Studio album by Charles Mingus
- Released: September 1961
- Recorded: May 24–25, 1960
- Studios: Plaza Sound Studios, NY
- Genre: Jazz
- Length: 35:20
- Labels: Mercury (1961) Limelight (1965, as Mingus Revisited)
- Producer: Leonard Feather

Charles Mingus chronology
| Charles Mingus Presents Charles Mingus (1961) | Pre-Bird (1961) | Mingus (1961) |

= Pre-Bird =

Pre-Bird (later re-released as Mingus Revisited) is an album by the jazz bassist and composer Charles Mingus consisting of music that was composed before Mingus first heard Charlie Parker, hence the title Pre-Bird. It was released on Mercury Records in September 1961.

REQUIRED WORK » List every album named in the Charles Mingus chronology row of the Pre-Bird entry, with the year shown for each.

ENTRIES PROVIDED »
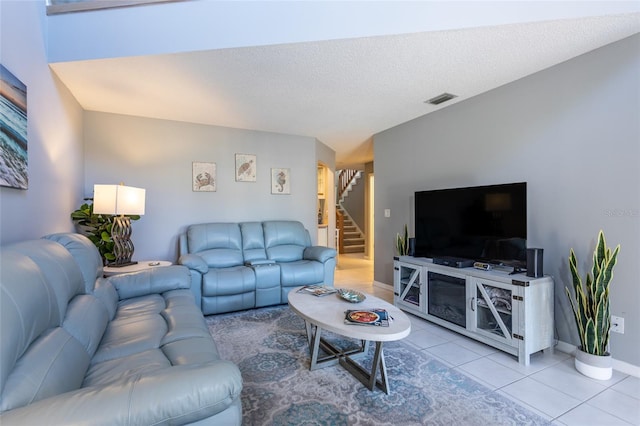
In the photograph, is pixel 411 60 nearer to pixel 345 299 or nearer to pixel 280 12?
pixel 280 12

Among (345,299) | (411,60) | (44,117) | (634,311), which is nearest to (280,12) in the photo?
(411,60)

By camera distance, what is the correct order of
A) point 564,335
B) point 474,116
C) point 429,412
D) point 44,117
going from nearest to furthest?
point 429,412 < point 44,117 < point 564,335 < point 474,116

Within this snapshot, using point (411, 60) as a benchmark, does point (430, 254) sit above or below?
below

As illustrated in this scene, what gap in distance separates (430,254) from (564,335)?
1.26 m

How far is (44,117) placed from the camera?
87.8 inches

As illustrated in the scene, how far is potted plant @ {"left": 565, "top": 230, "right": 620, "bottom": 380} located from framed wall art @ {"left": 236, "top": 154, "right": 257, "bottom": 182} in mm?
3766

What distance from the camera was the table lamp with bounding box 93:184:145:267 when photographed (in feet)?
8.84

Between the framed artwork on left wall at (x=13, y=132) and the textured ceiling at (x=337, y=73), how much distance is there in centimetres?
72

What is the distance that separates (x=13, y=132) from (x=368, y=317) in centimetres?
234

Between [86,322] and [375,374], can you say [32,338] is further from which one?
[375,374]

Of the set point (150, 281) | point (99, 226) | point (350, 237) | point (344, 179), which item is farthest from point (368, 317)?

CORRECT RESPONSE »
- Charles Mingus Presents Charles Mingus (1961)
- Pre-Bird (1961)
- Mingus (1961)